§ **本文抜粋**:
┄┄┄┄┄┄┄┄┄┄┄┄┄┄┄┄┄┄┄┄

真ん中に製品写真があって、アピールポイントを周囲に配置しているデザイン。SM-B-80TとMZ-80Kとを比べれば、上辺にキャッチコピーを帯で入れている点も共通です。パンフレットとしては古典的と言えるのかもしれません。そうであるとしても、部品事業部がパンフを作る際に、SM-B-80Tのものを見てデザイン部に「ああいうのでいいから」と注文をつけた可能性はあると考えています。
 と言うか、部品事業部がデザイン部と交流を持つきっかけがどこかに必要なんですが、半導体応用事業部に紹介してもらったとか、一緒に訪問したとかありそうな気がするんですよね。半導体応用事業部はどうかわかりませんが、少なくとも部品事業部はそれまでデザイン部と縁が無かったはずだからです。

 しかもです。MZ-40KとSM-B-80T/80Dの発表日がかなり近いらしく(オーム社刊エレクトロニクス誌1978年8月号にひとまとめにされたニュース記事がある)、これらのプロジェクトは同時に並行して進められていたと推測できます。片方がもう片方のすることを参考にするならそれは完成品ではなく開発途中・作業途中のものを見ることになるでしょうし、そういうのを煩わしく感じないためにはあらかじめ何らかの取り決めを部署間でしておく必要があるでしょう。
 その取り決めというのが、「外販に必要な作業について一緒に勉強をする」「マイコンについて教えてもらう」ということではなかったかと、思うわけです。

 こうして部品事業部初の外販製品であるMZ-40Kが完成したわけですが、結果はご存じのとおり売れ行きとして芳しいものではありませんでした。収益増にはあまり貢献しなかったのではないかと思われるのですが、しかし外販事業は継続されます。何か見込みや手応えがあったのでしょうか? やっぱり慣れないことはするもんじゃないとかいう話にはならなかったのでしょうか?

┄┄┄┄┄┄┄┄┄┄┄┄┄┄┄┄┄┄┄┄

§ **提供データ**:
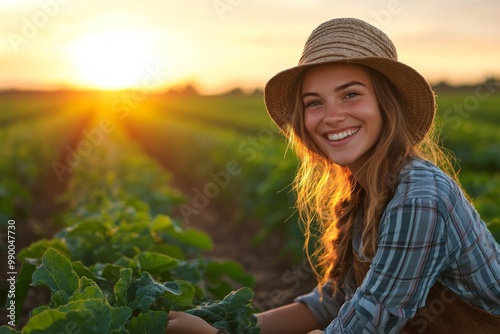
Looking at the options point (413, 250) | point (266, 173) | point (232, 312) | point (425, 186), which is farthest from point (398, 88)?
point (266, 173)

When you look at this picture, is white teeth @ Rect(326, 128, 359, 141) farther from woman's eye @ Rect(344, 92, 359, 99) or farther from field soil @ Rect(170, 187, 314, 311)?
field soil @ Rect(170, 187, 314, 311)

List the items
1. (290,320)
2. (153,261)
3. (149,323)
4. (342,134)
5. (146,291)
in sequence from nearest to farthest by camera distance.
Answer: (149,323) → (146,291) → (342,134) → (153,261) → (290,320)

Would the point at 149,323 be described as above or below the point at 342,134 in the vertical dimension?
below

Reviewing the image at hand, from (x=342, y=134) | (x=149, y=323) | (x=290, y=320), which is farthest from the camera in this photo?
(x=290, y=320)

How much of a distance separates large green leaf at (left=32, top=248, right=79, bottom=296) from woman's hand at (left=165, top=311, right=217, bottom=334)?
334 millimetres

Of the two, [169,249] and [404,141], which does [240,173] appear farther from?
[404,141]

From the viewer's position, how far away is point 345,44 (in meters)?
2.14

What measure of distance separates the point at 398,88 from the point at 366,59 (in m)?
0.23

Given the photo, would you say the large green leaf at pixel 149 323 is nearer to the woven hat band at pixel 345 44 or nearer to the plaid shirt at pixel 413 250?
the plaid shirt at pixel 413 250

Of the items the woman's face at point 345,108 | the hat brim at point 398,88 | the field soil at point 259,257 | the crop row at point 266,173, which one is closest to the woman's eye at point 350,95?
the woman's face at point 345,108

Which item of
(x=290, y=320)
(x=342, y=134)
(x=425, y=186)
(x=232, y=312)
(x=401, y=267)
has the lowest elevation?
(x=290, y=320)

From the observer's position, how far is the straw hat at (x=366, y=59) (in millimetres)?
2119

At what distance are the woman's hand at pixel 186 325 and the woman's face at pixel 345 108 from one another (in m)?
0.76

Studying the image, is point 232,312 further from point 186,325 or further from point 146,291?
point 146,291
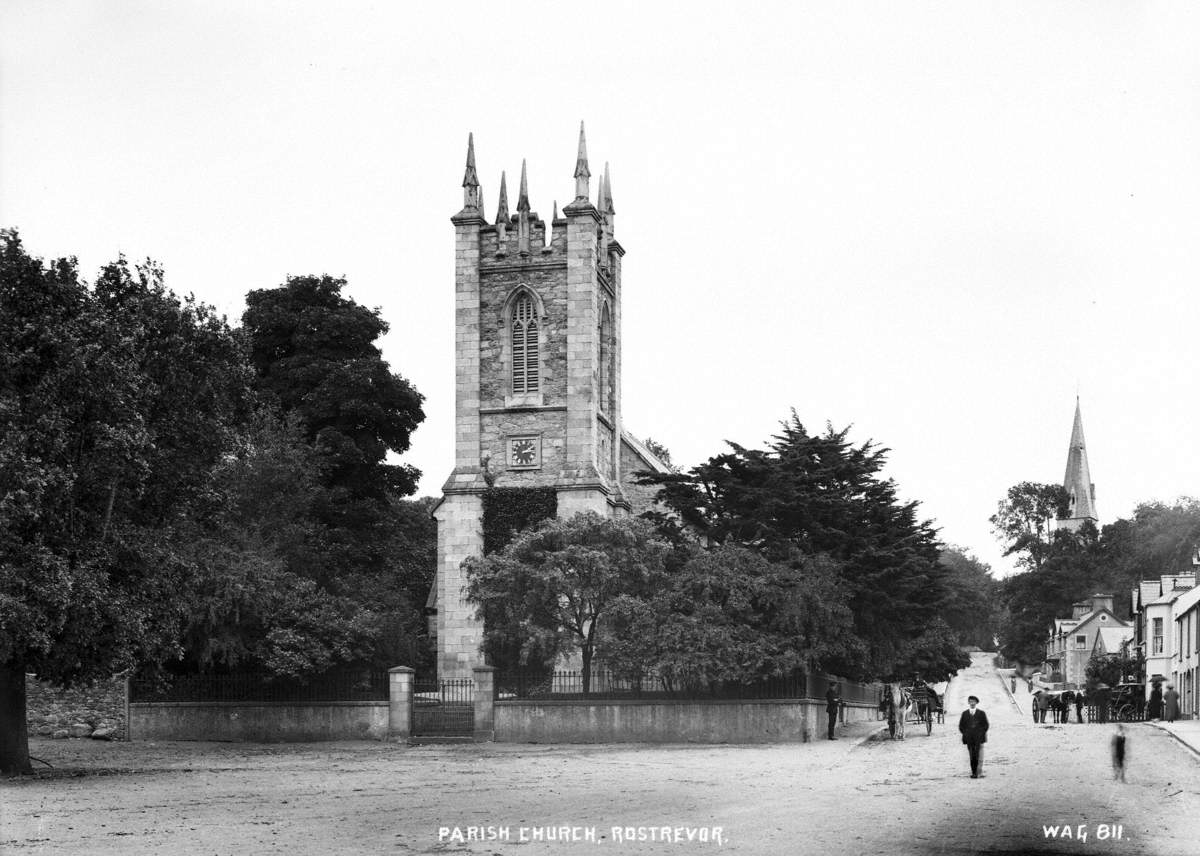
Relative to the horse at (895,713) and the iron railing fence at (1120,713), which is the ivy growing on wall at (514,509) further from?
the iron railing fence at (1120,713)

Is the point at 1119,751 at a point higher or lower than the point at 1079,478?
lower

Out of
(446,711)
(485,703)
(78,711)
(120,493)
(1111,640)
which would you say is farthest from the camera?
(1111,640)

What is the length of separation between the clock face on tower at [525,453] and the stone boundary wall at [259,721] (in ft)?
49.2

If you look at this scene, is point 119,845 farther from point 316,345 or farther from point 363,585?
point 316,345

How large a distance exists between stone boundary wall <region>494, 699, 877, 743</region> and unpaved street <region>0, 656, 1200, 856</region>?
2.47 meters

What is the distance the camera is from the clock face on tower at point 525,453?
178 ft

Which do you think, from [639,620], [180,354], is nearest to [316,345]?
[639,620]

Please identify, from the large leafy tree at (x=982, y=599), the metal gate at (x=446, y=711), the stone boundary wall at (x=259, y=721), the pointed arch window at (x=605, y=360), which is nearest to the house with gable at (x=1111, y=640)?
the large leafy tree at (x=982, y=599)

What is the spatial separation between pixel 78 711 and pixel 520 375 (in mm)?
19054

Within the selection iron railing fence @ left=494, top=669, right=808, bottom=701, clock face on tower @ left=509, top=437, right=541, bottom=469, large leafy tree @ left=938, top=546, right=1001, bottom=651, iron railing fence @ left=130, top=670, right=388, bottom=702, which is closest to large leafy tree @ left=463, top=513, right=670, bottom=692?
iron railing fence @ left=494, top=669, right=808, bottom=701

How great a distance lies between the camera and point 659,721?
38531 mm

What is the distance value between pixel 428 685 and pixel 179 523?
38.7ft

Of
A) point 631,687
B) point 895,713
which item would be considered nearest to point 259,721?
point 631,687

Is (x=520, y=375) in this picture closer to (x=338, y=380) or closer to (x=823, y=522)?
(x=338, y=380)
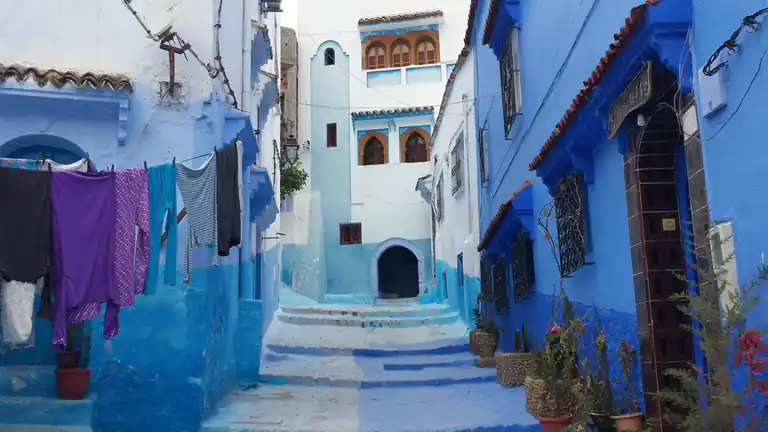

┄┄┄┄┄┄┄┄┄┄┄┄┄┄┄┄┄┄┄┄

§ **設問**:
- a) 本文抜粋に出てくる社内の部署名をすべて挙げよ。
- b) 本文抜粋のうち「と言うか、部品事業部がデザイ」から「なかったかと、思うわけです。」までをそのまま書き出せ。
データの各行は本文抜粋とは別の出典から取ったもの。

§ **設問の解答**:
- a) 部品事業部、デザイン部、半導体応用事業部

- b)
と言うか、部品事業部がデザイン部と交流を持つきっかけがどこかに必要なんですが、半導体応用事業部に紹介してもらったとか、一緒に訪問したとかありそうな気がするんですよね。半導体応用事業部はどうかわかりませんが、少なくとも部品事業部はそれまでデザイン部と縁が無かったはずだからです。

 しかもです。MZ-40KとSM-B-80T/80Dの発表日がかなり近いらしく(オーム社刊エレクトロニクス誌1978年8月号にひとまとめにされたニュース記事がある)、これらのプロジェクトは同時に並行して進められていたと推測できます。片方がもう片方のすることを参考にするならそれは完成品ではなく開発途中・作業途中のものを見ることになるでしょうし、そういうのを煩わしく感じないためにはあらかじめ何らかの取り決めを部署間でしておく必要があるでしょう。
 その取り決めというのが、「外販に必要な作業について一緒に勉強をする」「マイコンについて教えてもらう」ということではなかったかと、思うわけです。